Peter Vernon, CEO of Grosvenor Estate and Vice Chairman of the West End Partnership, rounded off the speech in which he introduced the Vision report by saying that changes to Oxford Street can be the “launchpad for reimagined districts north and south of it”. There was little mention of getting rid of traffic.
Following commitments made in his election manifesto to pedestrianise Oxford street, Sadiq Khan announced in July 2016 that vehicles would be banned from Tottenham Court Road in the east to beyond Selfridges in the west by 2020. A final stretch, up to Marble Arch, is due to be completed by 2025.
Oxford Street East, with its smaller units and shabbier shops, has long been the poor cousin of the stretch between Oxford Circus and Marble Arch, but change is on its way. The redevelopment of the old Rathbone Place Post Office site, two Crossrail station exits, the award-winning Zara store, the redevelopment of Centre Point, and public space improvements around Tottenham Court Road station are giving the area a much-needed boost.

• SHORT PROBLEM 1: According to the Oxford Street text, by what year is the final stretch up to Marble Arch due to be completed?

• THE DATA:

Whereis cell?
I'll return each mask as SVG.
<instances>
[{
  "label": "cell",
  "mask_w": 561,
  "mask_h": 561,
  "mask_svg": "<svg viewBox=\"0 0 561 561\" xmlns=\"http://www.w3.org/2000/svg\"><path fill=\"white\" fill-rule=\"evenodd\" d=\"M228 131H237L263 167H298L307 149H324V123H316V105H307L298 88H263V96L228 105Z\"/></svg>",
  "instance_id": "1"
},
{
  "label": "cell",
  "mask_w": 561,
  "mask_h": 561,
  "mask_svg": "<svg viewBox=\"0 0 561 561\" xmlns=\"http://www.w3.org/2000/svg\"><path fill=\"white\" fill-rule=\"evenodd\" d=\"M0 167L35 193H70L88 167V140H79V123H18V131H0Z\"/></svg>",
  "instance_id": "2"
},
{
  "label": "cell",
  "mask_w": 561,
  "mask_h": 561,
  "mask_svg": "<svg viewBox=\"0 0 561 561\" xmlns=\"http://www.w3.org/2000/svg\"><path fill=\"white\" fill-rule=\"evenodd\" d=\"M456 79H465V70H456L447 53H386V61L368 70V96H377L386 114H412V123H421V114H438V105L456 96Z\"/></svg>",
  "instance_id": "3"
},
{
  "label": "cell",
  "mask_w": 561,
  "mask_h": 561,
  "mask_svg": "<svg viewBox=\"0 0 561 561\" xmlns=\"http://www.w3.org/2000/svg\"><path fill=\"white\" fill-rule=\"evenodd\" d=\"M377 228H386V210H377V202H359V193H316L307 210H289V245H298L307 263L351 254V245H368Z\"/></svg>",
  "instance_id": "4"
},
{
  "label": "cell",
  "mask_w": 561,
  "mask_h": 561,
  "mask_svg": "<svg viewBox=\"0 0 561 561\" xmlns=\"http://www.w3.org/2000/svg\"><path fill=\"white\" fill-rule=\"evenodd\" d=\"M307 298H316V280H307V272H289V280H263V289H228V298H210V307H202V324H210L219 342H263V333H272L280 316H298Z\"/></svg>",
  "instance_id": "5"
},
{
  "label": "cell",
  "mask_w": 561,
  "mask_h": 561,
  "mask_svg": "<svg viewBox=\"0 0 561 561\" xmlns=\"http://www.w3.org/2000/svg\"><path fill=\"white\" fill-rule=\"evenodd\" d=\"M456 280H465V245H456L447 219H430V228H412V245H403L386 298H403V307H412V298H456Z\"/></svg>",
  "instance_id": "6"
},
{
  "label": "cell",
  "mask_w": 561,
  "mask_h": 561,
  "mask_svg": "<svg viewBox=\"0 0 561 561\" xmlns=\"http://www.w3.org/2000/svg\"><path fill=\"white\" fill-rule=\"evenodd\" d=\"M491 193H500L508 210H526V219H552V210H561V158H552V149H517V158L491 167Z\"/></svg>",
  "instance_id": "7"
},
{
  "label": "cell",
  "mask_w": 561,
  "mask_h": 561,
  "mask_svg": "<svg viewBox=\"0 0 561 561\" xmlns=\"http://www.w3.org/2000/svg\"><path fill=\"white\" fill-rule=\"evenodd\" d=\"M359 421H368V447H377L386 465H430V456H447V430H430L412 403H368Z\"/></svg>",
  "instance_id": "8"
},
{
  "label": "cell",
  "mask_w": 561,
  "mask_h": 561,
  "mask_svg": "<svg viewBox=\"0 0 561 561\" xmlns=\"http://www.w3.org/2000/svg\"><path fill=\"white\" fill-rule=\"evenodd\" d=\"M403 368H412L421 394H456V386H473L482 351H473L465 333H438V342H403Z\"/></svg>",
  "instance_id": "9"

• SHORT PROBLEM 2: Express the listing, from its first line through the line containing "131H237L263 167H298L307 149H324V123H316V105H307L298", as a Markdown table with the columns No. and Line. Give one row per line with its number, and leave out blank lines.

• FULL OUTPUT 1: 2025

• FULL OUTPUT 2:
| No. | Line |
|---|---|
| 1 | Whereis cell? |
| 2 | I'll return each mask as SVG. |
| 3 | <instances> |
| 4 | [{ |
| 5 |   "label": "cell", |
| 6 |   "mask_w": 561, |
| 7 |   "mask_h": 561, |
| 8 |   "mask_svg": "<svg viewBox=\"0 0 561 561\" xmlns=\"http://www.w3.org/2000/svg\"><path fill=\"white\" fill-rule=\"evenodd\" d=\"M228 131H237L263 167H298L307 149H324V123H316V105H307L298 88H263V96L228 105Z\"/></svg>", |